Return verbatim the lines of the material from the line containing "If the choices are" through the end of the material, inclusive.

== SUPPLIED RECORDS ==

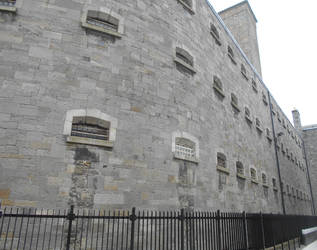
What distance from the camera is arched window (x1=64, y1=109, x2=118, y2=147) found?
6629 millimetres

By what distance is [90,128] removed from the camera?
7.12 meters

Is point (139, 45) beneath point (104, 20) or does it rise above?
beneath

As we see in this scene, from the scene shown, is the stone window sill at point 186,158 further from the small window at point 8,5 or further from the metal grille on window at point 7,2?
the metal grille on window at point 7,2

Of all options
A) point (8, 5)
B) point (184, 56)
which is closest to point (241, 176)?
point (184, 56)

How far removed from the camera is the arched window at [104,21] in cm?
787

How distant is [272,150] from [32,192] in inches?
745

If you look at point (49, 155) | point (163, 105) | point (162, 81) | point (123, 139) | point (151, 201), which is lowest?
point (151, 201)

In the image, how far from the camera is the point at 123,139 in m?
7.31

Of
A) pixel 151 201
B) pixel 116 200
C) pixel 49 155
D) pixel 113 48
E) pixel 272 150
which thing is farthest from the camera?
pixel 272 150

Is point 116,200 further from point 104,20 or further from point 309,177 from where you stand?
point 309,177

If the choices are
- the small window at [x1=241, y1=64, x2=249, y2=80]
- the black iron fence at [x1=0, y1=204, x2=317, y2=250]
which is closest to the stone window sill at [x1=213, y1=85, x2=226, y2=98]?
the small window at [x1=241, y1=64, x2=249, y2=80]

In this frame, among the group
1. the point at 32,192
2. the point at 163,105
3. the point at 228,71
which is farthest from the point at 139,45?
the point at 228,71

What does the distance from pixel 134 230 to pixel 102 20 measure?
6.67m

===

* [SOLUTION FOR THIS TASK]
If the choices are
- the small window at [x1=241, y1=64, x2=249, y2=80]
- the black iron fence at [x1=0, y1=204, x2=317, y2=250]
which is closest to the stone window sill at [x1=213, y1=85, x2=226, y2=98]?
the small window at [x1=241, y1=64, x2=249, y2=80]

In this frame, among the group
1. the point at 32,192
2. the point at 163,105
3. the point at 228,71
which is farthest from the point at 139,45?
the point at 228,71

What does the distance from pixel 134 230 to pixel 102 20 measure?
6.67m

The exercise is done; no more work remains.